News of comedian Garry Shandling’s death flooded the media on March 24th, with tributes aplenty touting the star of "It’s Garry Shandling’s Show" and "The Larry Sanders Show." But two other prominent individuals also passed away last week: writer and producer Earl Hamner, Jr., who created family drama "The Waltons," and actor and SAG-AFTRA president Ken Howard.
Four summers ago I had the opportunity to meet Hamner at a Warner Brother event at the Paley Center for Media in Beverly Hills. "The Waltons" was often criticized for being too sentimental," he told me. "But we tackled many serious issues. And we did it through the eyes, and the hearts, of a family that loved and cared about each other. We may not have been hip or sexy, but there was a great hunger for this real family interaction. People wanted that sense of security."
About eight months earlier I had attended an event honoring the 40th anniversary of the 1971 made-for-television movie "The Homecoming," which "The Waltons" was based on, and met most of the cast.
"There was no sex or violence on "The Waltons," remembered Michael Learned, who played matriarch Olivia Walton. "No sensationalism. We were the family you wished you had, but often didn’t. We offered that connection."

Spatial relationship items
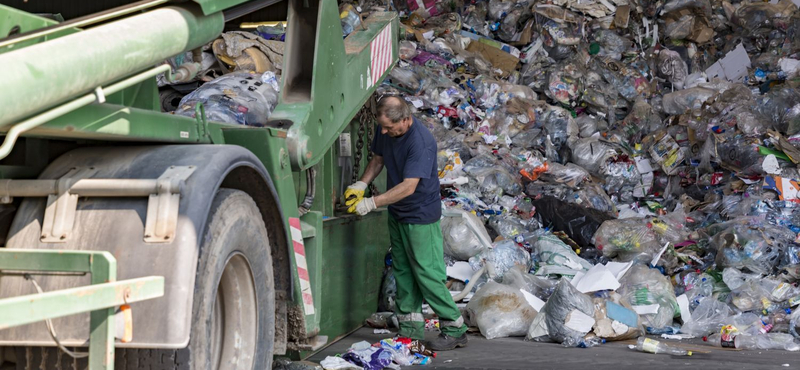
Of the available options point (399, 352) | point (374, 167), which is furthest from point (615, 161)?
point (399, 352)

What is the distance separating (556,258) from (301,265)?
3247mm

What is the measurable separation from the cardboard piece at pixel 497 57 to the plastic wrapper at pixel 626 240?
3386mm

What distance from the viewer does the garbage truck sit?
5.77 feet

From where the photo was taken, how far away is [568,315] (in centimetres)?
471

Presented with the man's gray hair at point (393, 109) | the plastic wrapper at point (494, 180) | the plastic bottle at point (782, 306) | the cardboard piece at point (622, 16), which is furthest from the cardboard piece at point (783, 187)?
the man's gray hair at point (393, 109)

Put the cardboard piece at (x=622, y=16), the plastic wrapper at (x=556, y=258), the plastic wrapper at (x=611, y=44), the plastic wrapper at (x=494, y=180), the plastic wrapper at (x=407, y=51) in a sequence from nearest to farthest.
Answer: the plastic wrapper at (x=556, y=258) < the plastic wrapper at (x=494, y=180) < the plastic wrapper at (x=407, y=51) < the plastic wrapper at (x=611, y=44) < the cardboard piece at (x=622, y=16)

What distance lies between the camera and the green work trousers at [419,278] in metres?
4.53

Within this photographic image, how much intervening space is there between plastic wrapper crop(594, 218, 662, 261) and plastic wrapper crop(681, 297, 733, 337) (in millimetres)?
806

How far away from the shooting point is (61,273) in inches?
75.0

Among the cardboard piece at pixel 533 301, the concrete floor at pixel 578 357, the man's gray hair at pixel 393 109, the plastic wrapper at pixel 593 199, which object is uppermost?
the man's gray hair at pixel 393 109

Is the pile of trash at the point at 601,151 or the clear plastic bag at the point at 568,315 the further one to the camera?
the pile of trash at the point at 601,151

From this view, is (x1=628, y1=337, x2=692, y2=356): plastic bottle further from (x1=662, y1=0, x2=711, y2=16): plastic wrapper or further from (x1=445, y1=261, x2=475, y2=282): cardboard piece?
(x1=662, y1=0, x2=711, y2=16): plastic wrapper

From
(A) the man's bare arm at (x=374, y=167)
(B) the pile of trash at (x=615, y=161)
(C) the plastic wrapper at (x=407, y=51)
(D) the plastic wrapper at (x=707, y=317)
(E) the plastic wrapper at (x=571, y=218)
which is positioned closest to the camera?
(A) the man's bare arm at (x=374, y=167)

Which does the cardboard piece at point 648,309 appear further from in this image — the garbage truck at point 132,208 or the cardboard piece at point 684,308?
the garbage truck at point 132,208
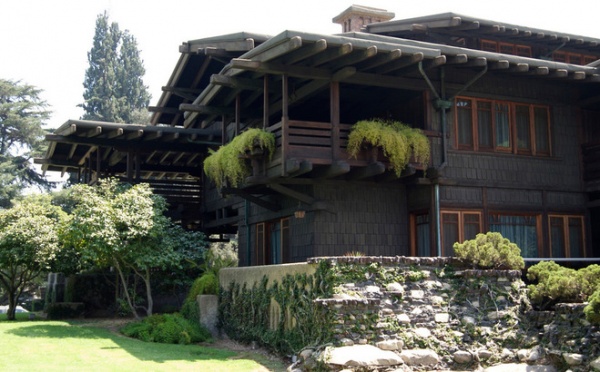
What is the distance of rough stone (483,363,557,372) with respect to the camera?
11.8 m

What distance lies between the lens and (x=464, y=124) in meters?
16.7

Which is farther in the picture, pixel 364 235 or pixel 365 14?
pixel 365 14

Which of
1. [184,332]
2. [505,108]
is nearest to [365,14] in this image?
[505,108]

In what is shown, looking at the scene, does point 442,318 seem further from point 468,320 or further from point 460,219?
point 460,219

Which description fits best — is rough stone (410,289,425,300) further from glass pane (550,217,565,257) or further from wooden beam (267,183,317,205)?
glass pane (550,217,565,257)

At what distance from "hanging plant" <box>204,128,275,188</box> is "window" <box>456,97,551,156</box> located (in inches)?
179

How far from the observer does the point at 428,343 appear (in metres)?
12.4

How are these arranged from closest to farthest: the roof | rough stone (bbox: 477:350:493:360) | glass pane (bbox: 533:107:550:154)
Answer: rough stone (bbox: 477:350:493:360)
glass pane (bbox: 533:107:550:154)
the roof

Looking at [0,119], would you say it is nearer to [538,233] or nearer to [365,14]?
[365,14]

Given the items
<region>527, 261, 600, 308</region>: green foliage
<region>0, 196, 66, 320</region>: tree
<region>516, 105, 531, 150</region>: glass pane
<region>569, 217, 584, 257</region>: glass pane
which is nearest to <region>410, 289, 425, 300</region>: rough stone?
<region>527, 261, 600, 308</region>: green foliage

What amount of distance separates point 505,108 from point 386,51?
4.67 meters

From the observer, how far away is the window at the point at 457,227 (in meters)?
16.0

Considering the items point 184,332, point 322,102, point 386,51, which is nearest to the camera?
point 386,51

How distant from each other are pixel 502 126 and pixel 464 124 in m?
1.14
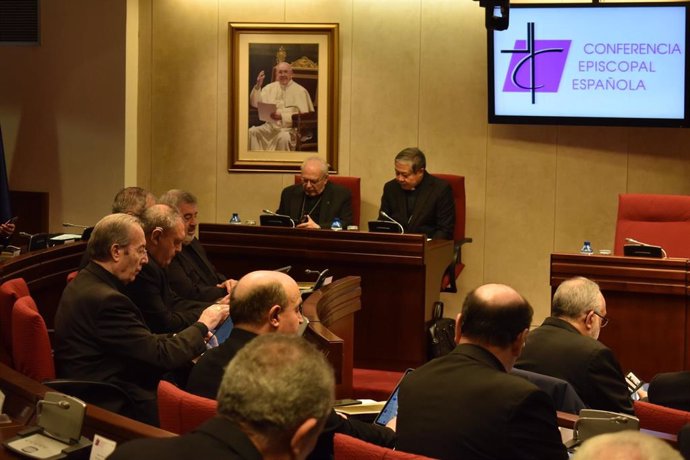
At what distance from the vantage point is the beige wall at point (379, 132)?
848 cm

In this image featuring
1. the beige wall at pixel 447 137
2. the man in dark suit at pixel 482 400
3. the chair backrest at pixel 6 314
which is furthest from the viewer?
the beige wall at pixel 447 137

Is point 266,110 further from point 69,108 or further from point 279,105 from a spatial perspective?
point 69,108

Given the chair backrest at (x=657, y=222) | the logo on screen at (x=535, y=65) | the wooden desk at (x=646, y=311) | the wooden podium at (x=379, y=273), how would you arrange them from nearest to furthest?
the wooden desk at (x=646, y=311)
the wooden podium at (x=379, y=273)
the chair backrest at (x=657, y=222)
the logo on screen at (x=535, y=65)

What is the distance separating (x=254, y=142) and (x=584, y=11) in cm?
296

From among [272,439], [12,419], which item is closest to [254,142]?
[12,419]

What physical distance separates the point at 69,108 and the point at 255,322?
5.97m

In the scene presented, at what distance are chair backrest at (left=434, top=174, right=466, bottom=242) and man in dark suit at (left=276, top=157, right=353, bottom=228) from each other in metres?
0.81

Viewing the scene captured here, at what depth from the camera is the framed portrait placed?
8.80 metres

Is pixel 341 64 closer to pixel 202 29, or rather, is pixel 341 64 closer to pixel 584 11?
pixel 202 29

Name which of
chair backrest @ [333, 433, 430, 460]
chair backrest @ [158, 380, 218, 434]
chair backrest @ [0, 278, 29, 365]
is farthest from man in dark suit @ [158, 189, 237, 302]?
chair backrest @ [333, 433, 430, 460]

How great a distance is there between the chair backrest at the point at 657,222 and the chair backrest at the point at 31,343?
4508 millimetres

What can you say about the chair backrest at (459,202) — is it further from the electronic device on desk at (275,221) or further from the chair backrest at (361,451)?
the chair backrest at (361,451)

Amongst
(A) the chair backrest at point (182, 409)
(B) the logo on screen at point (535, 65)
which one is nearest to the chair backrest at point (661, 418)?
(A) the chair backrest at point (182, 409)

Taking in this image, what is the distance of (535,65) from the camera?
8.20 m
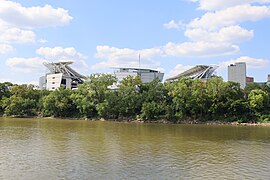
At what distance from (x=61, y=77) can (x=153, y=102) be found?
65.3 m

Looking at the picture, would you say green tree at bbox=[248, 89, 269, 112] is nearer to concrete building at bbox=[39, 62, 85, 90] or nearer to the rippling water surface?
the rippling water surface

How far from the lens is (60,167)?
17.1 meters

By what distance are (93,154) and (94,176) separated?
6233 mm

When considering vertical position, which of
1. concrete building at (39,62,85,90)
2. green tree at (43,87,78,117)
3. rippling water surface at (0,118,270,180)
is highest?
concrete building at (39,62,85,90)

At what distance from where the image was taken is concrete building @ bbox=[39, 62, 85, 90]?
119m

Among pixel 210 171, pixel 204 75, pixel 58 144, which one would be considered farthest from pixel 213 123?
pixel 204 75

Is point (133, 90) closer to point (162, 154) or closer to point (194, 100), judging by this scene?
point (194, 100)

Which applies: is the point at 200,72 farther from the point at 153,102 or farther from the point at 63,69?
the point at 153,102

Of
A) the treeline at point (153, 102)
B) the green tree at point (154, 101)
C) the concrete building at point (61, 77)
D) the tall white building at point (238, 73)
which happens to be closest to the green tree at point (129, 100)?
the treeline at point (153, 102)

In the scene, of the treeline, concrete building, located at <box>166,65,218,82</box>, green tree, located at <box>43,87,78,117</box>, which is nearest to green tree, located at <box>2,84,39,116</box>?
the treeline

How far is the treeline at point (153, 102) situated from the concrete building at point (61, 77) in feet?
140

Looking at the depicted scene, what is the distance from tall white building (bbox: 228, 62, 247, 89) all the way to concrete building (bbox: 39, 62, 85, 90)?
55597mm

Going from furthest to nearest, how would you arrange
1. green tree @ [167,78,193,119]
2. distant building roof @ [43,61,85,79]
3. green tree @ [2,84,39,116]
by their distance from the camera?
distant building roof @ [43,61,85,79] → green tree @ [2,84,39,116] → green tree @ [167,78,193,119]

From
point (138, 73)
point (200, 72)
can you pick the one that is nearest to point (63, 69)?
point (138, 73)
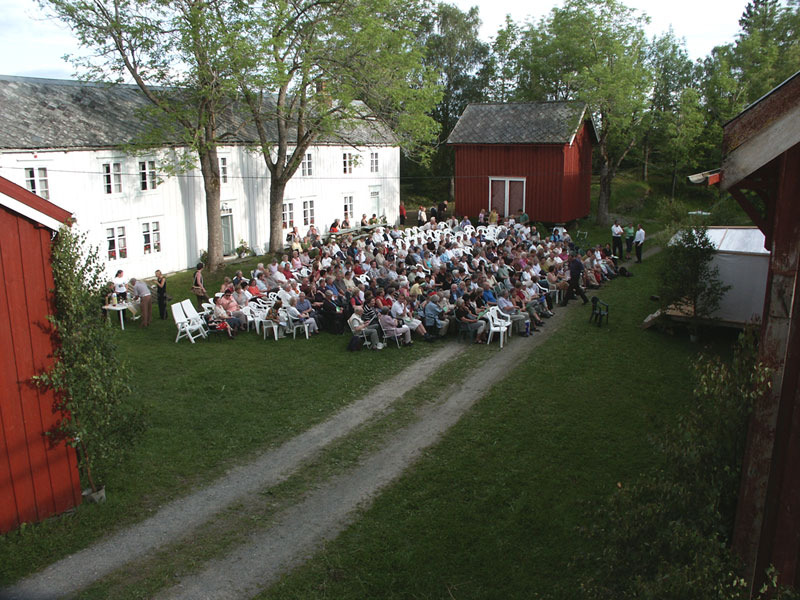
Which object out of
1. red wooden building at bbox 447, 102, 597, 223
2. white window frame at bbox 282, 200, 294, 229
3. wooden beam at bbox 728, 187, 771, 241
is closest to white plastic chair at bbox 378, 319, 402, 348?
wooden beam at bbox 728, 187, 771, 241

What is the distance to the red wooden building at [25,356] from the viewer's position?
8000 mm

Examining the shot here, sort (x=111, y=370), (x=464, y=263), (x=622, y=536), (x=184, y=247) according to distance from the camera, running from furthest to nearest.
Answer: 1. (x=184, y=247)
2. (x=464, y=263)
3. (x=111, y=370)
4. (x=622, y=536)

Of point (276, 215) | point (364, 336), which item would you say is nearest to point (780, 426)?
point (364, 336)

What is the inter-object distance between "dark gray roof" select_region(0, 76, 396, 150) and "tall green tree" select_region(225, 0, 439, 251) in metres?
1.37

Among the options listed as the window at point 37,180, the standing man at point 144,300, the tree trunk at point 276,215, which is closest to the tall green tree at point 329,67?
the tree trunk at point 276,215

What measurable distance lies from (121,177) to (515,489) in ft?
63.7

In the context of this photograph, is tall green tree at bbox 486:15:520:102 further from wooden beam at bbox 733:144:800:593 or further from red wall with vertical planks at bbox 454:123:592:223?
wooden beam at bbox 733:144:800:593

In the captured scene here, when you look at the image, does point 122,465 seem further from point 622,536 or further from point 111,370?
point 622,536

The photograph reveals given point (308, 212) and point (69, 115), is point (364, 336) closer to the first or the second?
point (69, 115)

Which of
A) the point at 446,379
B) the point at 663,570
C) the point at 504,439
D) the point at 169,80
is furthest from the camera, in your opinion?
the point at 169,80

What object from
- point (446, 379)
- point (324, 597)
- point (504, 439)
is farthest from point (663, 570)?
point (446, 379)

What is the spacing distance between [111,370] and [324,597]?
4.13m

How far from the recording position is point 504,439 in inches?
433

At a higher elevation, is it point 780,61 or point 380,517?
point 780,61
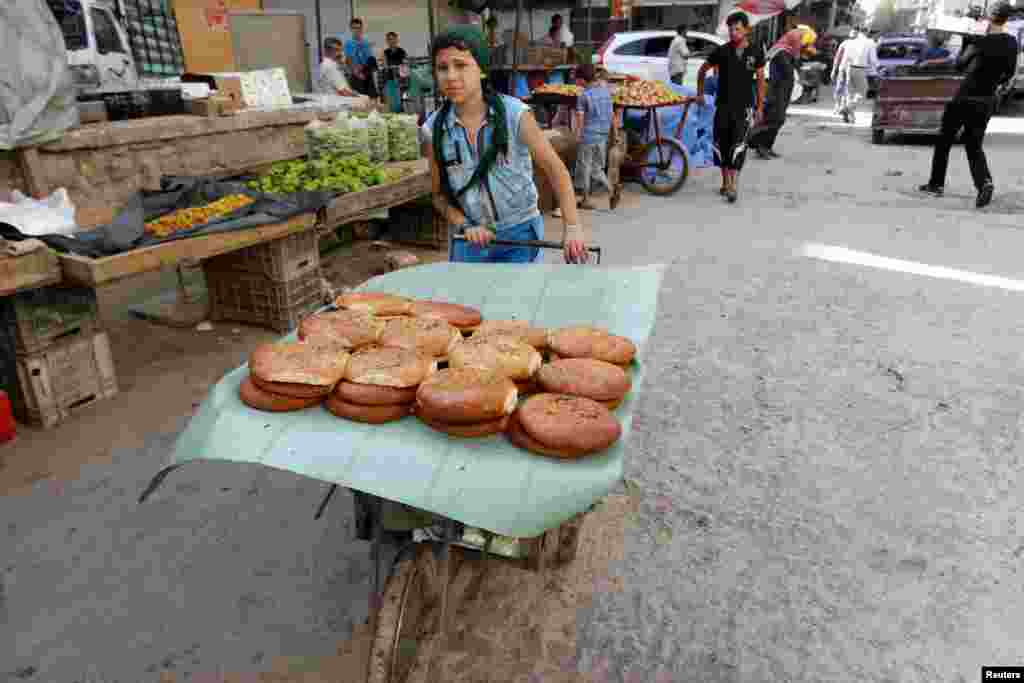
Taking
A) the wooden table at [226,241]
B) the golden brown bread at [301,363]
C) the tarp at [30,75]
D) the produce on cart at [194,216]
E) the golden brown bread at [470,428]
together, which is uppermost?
the tarp at [30,75]

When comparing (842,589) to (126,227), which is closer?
(842,589)

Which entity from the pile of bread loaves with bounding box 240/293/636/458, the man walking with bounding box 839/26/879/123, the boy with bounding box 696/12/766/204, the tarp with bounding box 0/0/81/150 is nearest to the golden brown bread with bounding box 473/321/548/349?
the pile of bread loaves with bounding box 240/293/636/458

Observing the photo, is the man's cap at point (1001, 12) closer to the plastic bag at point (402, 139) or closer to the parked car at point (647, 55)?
the plastic bag at point (402, 139)

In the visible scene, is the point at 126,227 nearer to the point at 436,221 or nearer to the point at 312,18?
the point at 436,221

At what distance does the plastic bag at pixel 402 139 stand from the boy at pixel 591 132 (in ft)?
8.68

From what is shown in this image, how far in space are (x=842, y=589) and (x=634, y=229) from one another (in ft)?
19.9

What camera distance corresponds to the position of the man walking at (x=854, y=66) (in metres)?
16.5

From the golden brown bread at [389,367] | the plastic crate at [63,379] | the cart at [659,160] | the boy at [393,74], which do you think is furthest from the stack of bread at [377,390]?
the boy at [393,74]

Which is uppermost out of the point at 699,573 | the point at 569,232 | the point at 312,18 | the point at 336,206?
the point at 312,18

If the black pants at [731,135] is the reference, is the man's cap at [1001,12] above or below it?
above

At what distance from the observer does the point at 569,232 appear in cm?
295

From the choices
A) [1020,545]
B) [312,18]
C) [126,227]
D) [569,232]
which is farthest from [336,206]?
[312,18]

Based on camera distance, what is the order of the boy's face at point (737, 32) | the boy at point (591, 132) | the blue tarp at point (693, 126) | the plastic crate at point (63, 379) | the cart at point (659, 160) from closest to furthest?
the plastic crate at point (63, 379)
the boy's face at point (737, 32)
the boy at point (591, 132)
the cart at point (659, 160)
the blue tarp at point (693, 126)

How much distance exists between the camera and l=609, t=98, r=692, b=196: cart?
10.2m
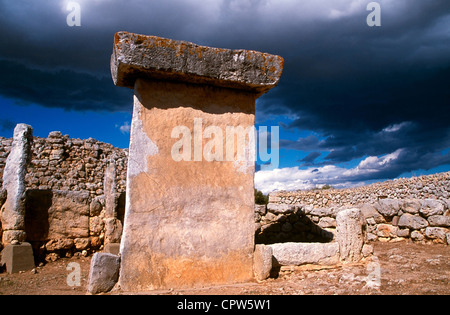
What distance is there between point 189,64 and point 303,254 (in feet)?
9.42

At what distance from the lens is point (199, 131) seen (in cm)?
417

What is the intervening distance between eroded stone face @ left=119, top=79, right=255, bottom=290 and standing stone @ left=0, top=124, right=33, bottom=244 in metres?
3.54

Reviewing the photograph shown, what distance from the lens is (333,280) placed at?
4.09 metres

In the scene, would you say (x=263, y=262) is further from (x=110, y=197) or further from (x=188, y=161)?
(x=110, y=197)

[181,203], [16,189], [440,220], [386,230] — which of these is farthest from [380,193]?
[16,189]

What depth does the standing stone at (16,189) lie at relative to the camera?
6.02m

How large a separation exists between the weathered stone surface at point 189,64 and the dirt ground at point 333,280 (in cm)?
250

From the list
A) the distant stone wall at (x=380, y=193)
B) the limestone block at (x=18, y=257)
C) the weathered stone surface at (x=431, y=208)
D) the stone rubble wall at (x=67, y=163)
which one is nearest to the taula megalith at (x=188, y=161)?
the limestone block at (x=18, y=257)

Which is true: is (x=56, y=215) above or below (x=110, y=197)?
below

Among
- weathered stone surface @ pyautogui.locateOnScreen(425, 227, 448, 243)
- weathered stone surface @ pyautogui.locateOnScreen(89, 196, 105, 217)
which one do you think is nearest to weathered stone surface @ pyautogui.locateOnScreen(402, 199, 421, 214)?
weathered stone surface @ pyautogui.locateOnScreen(425, 227, 448, 243)

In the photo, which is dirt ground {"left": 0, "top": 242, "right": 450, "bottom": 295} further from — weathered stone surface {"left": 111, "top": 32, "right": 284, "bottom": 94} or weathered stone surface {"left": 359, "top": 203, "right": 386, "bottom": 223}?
weathered stone surface {"left": 111, "top": 32, "right": 284, "bottom": 94}

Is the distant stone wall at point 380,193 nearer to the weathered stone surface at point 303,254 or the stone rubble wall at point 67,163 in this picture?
the stone rubble wall at point 67,163

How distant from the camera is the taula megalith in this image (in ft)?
12.4
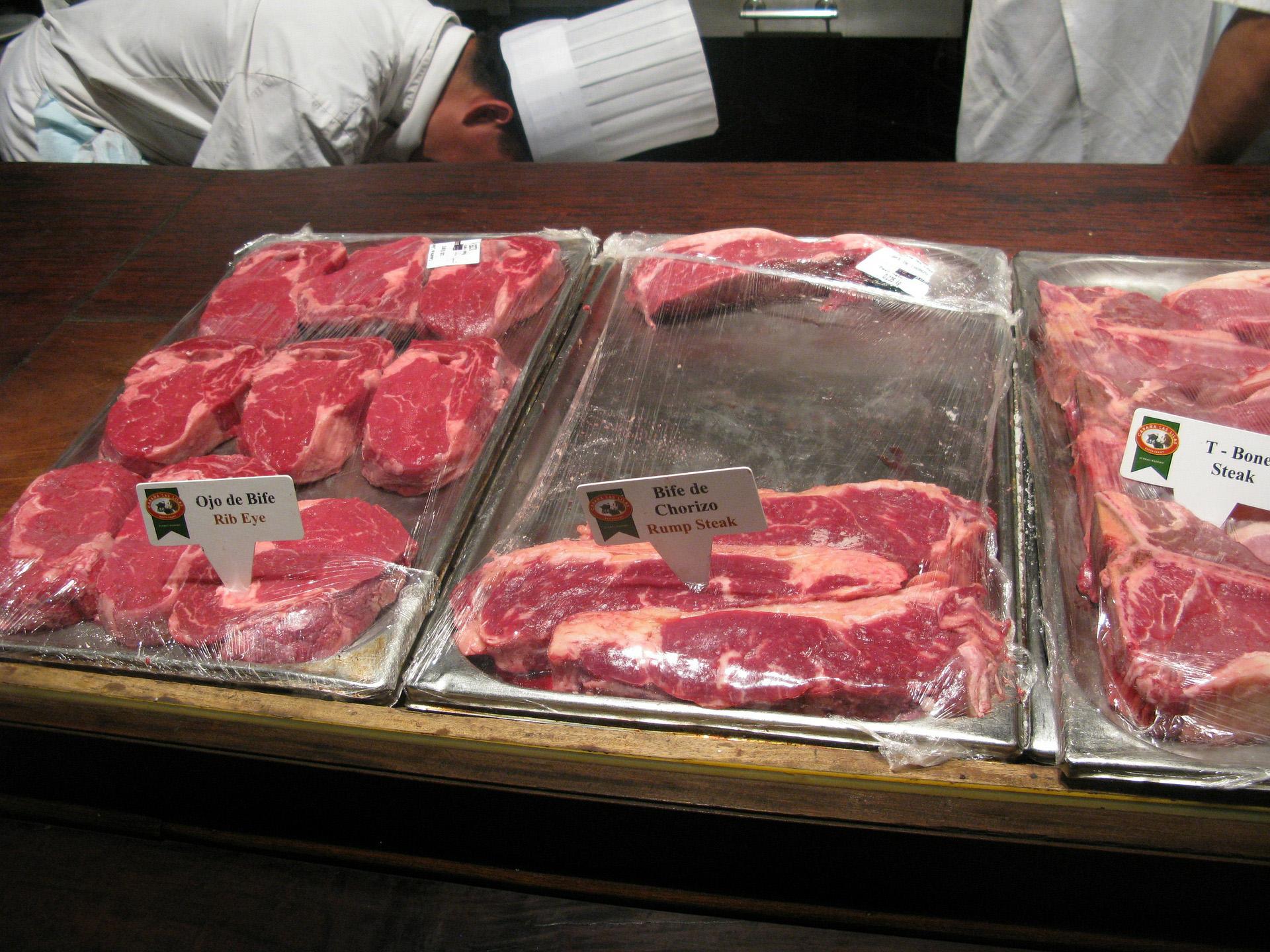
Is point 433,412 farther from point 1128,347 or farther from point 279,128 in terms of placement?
point 279,128

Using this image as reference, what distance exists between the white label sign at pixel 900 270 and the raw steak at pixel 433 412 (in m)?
0.87

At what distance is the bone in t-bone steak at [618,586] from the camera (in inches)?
52.3

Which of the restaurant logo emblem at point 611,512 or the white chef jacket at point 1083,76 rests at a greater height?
the white chef jacket at point 1083,76

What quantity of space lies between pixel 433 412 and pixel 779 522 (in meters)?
0.74

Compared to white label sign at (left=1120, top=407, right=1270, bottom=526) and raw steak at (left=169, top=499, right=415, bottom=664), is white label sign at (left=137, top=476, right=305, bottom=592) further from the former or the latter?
white label sign at (left=1120, top=407, right=1270, bottom=526)

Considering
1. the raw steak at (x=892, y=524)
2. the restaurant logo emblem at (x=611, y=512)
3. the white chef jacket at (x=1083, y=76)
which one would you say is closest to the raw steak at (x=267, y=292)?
the restaurant logo emblem at (x=611, y=512)

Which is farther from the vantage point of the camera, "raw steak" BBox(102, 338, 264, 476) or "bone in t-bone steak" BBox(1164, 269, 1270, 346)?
"raw steak" BBox(102, 338, 264, 476)

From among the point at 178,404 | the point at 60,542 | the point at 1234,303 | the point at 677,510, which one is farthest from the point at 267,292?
the point at 1234,303

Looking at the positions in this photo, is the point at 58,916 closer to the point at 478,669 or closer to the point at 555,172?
the point at 478,669

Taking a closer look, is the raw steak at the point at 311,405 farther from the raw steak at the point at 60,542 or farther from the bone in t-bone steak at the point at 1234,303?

Exercise tasks:
(a) In the piece above about the deaths of Garry Shandling, Earl Hamner, Jr., and Ken Howard, who played matriarch Olivia Walton on "The Waltons"?
(b) Pick up the piece above about Earl Hamner, Jr., and "The Waltons" after its last paragraph and keep writing it.

Task results:
(a) Michael Learned

(b)
Initially, "The Waltons," which was patterned on Hamner’s childhood experiences growing up in the foothills of the Blue Ridge Mountains in Virginia during the Depression, was not expected to survive opposite ABC’s "The Mod Squad" and NBC’s "The Flip Wilson Show." But it ultimately rose to the No. 2 rated show in all of primetime by its sophomore season (1973-73), behind "All in the Family". It won a Peabody Award for season one, 13 Emmy Awards in total and countless other accolades. Today, "The Waltons" is referred to as the "granddaddy of family dramas," having established the model for series like "Little House on the Prairie," "Eight is Enough," "7th Heaven" and "Brothers & Sisters."
"We were the kind of show kids and teens at the time would not admit they watched," said Judy Norton, who played oldest daughter, Mary Ellen. "We were not the cool show. But there is something to be said for nine seasons on the air, the follow-up movies and the ongoing interest from fans all over the world."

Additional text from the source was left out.